In past years, Native American students have been disproportionately expelled from local schools when compared to their white peers.
Despite making up about a third of the Montezuma-Cortez Re-1 school district’s total student body, statistics reveal that 67 percent of natives, compared to 25 percent of whites, with discipline issues were also subsequently referred to law enforcement. Approximately 400 Native American students are enrolled in Montezuma-Cortez Re-1 schools.
Concerns over school discipline bubbled up during a two-hour discussion Tuesday, Oct. 22, when the district held its annual Indian Policies and Procedures (IPP) meeting. Soft-spoken Ute Mountain Council member Juanita Plentyholes voiced concerns over the lack of school counselors throughout the school system. That shortfall, she said, ultimately injures the students.
The district currently employs less than a handful of school counselors.
“It’s a disgrace,” admitted school superintendent Alex Carter. “There’s nothing I’d like more than to have a full-time counselor at each of our schools. It’s a big problem.”
The Montezuma-Cortez Middle School is the only institution in the district with a full-time counselor for each grade level. Mesa Elementary doesn’t have any counselors.

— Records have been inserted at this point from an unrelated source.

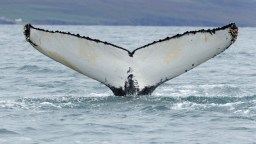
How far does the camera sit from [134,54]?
11.4m

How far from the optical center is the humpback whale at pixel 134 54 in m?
10.9

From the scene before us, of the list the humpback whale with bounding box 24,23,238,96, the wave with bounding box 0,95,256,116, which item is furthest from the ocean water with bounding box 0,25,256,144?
the humpback whale with bounding box 24,23,238,96

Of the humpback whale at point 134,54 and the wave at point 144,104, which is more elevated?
the humpback whale at point 134,54

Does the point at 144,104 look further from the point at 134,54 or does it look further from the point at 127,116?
the point at 134,54

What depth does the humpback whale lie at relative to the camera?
10.9 meters

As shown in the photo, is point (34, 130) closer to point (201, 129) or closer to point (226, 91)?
point (201, 129)

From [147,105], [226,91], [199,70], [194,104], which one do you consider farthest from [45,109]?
[199,70]

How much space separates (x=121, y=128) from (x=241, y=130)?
4.87ft

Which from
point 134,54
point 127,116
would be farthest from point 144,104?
point 134,54

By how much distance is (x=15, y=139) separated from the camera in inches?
391

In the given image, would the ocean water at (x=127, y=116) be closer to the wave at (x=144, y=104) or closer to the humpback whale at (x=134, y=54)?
the wave at (x=144, y=104)

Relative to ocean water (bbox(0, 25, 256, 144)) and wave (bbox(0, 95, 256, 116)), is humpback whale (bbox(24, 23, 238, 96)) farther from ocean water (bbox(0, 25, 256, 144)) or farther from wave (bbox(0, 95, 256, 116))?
ocean water (bbox(0, 25, 256, 144))

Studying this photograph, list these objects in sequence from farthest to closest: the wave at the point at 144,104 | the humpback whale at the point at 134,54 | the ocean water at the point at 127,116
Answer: the wave at the point at 144,104
the humpback whale at the point at 134,54
the ocean water at the point at 127,116

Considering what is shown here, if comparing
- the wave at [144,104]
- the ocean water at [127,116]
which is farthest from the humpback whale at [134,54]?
the ocean water at [127,116]
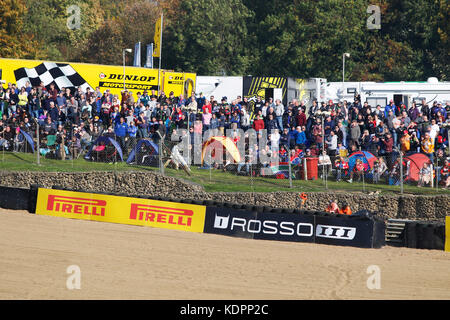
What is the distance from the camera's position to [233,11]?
48969 millimetres

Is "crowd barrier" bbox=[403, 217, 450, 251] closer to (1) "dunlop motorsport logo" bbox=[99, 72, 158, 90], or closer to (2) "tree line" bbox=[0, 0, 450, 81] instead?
(1) "dunlop motorsport logo" bbox=[99, 72, 158, 90]

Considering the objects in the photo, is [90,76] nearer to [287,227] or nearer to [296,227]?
[287,227]

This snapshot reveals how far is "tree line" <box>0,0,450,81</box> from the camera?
43531 millimetres

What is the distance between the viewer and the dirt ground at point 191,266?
10.5 metres

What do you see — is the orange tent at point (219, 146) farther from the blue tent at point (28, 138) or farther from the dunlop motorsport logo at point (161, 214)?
the blue tent at point (28, 138)

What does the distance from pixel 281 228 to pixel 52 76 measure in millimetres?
14148

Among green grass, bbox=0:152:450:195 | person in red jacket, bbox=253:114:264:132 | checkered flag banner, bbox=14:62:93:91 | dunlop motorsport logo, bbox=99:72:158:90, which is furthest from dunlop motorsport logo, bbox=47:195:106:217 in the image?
dunlop motorsport logo, bbox=99:72:158:90

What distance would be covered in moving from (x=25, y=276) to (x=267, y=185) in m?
9.36

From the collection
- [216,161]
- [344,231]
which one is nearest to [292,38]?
[216,161]

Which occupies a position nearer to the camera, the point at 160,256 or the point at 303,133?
the point at 160,256

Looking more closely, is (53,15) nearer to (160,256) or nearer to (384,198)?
(384,198)

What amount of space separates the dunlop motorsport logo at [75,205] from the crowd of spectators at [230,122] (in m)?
3.05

“When you cut budgets, you cut support staff,” Carter said. “Counselors are some of the first to go, and it’s always a disaster.”
“Instead of a student who shows up with trauma going to see a counselor, they instead go to algebra,” he said. “You never know what a counselor may have prevented until they leave.”
During the 2011-2012 school year, the district expelled 32 students. Last year, those numbers dropped 75 percent, a vast improvement, Carter argued. Stating new school administrators have been directed to use expulsion as a last resort. Of those expelled, records reveal that Native American students were disproportionately impacted.
“Expulsions used to be viewed as an easy solution, but often times they are the wrong solution, and they lead to decreased academic performance,” Carter said.
Outgoing Ute chairman Gary Hayes urged the district to inform the Ute Mountain Ute Tribal Council when disciplinary incidents arose inside the schools. Armed with that information, he said the tribe could better work with parents to possibly subside future problems.
“We want an opportunity to address these issues,” Hayes said.
Often times in the past, Hayes said Ute students and parents not only felt disciplinary issues were one-sided, but they also believed that their voices were silenced and not taken seriously.
“It’s easy to suspend a student, but that doesn’t solve the problem,” he added.
To help offset the lack of school counselors, Hayes said the tribe would search for funding at both the state and federal levels. He also asked the district to help facilitate evaluation measures that could identify potential early childhood disability problems in order to reduce future disciplinary conflicts.
“If there are ways we can support each other, then we need to do it,” Hayes said. “We have to stop pointing fingers and work together.”
Hayes said he was very appreciative of Carter’s attempts to bridge the gap between the school and the tribe. By Carter attending Tribal Council meetings, Hayes said that demonstrates a level of respect that he has for all students in Montezuma County.
“Diversity is the strength of our nation, and diversity should be the strength of our county,” Hayes said. “In order for that diversity to work, we have to have respect for one another.”
In addition to respect, Plentyholes added that tribal members must continue to evolve and realize the value of an education. Generations of Utes have long held that teaching life skills, such as raising sheep or making pottery, were more important than teaching children to read and write, she said.
“Reading, writing and math: these things are important for our young people to survive,” Plentyholes said. “Slowly, we’re starting to realize the importance of that change.”
Of the natives enrolled in the local school district, about half are Navajos and about 40 percent are from the Ute Mountain Ute Tribe.
A special meeting held every October, the IPP is designed to discuss participation of Native American children in school programs and activities. Other topics addressed at Tuesday’s meeting include academic performance gaps, attendance measures, graduation rates and funding issues.